About the Program

NASA's Radioisotope Power Systems Program strategically invests in nuclear power technologies to maintain NASA's current space science capabilities and enable future exploration.

Five engineers look intently at the upside-down Perseverance Rover. They are examining the rover's Radioisotope Thermoelectric Generator.

About NASA's Radioisotope Power Systems Program

NASA, working with the U.S. Department of Energy, invests in research and development efforts to meet the energy needs of missions requiring radioisotope power. NASA also works with DOE to maintain the capability to produce the MMRTG — short for Multi-Mission Radioisotope Thermoelectric Generator — which serves as the power source for the both the Curiosity and Perseverance rovers currently exploring the surface of Mars.

The Department of Energy owns the nuclear material and the nuclear power systems, and directly manages the design and development of all radioisotope power systems used by NASA.

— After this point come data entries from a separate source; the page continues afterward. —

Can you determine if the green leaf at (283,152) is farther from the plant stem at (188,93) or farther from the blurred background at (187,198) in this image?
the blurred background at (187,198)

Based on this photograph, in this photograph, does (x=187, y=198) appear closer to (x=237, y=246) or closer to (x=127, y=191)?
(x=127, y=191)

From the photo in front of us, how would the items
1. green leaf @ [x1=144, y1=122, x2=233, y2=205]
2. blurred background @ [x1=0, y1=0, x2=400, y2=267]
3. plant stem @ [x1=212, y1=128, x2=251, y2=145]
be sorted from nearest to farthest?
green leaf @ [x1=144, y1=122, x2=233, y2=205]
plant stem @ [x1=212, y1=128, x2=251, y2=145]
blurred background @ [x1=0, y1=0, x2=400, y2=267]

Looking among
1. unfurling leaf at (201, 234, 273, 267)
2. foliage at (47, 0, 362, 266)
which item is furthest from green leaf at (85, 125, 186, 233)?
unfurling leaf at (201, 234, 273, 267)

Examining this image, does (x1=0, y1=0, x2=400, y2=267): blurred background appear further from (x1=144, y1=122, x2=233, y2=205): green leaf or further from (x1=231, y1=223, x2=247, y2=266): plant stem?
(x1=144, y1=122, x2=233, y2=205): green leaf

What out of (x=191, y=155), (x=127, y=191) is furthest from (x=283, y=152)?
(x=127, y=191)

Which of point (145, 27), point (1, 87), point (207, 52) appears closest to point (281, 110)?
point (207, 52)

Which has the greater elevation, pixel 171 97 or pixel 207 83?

The RPS Program enables more capable future space missions by supporting the development of advanced technologies for power conversion using heat from the natural decay of plutonium-238. The program also is developing and testing energy conversion technologies and systems that could enable or significantly enhance the effectiveness of future space science missions where radioisotope power may be required.

Program Focus

NASA's current investments in the RPS development program include researching new technologies to improve future systems, and performing mission studies.

Program Organization

The RPS Program is a multi-center, multi-state effort, managed by NASA's Glenn Research Center (GRC) for NASA Headquarters, NASA's Jet Propulsion Laboratory (JPL) and the Johns Hopkins University Applied Physics Laboratory (JHUAPL). The program reports to the leadership of the NASA's Science Mission Directorate's Planetary Science Division at NASA Headquarters in Washington, DC.

Glenn Research Center leads program planning, financial and scheduling activities. JPL provides support for program planning and mission analysis, as well as continued research and development of thermoelectric technologies employed by Radioisotope Thermoelectric Generators, or RTGs. JPL also supports launch approval engineering, which is concerned with engineering, communication and regulatory issues related to the safe launch of radioisotope power systems. The Johns Hopkings University Applied Physics Laboratory supports the program with mission and systems analyses.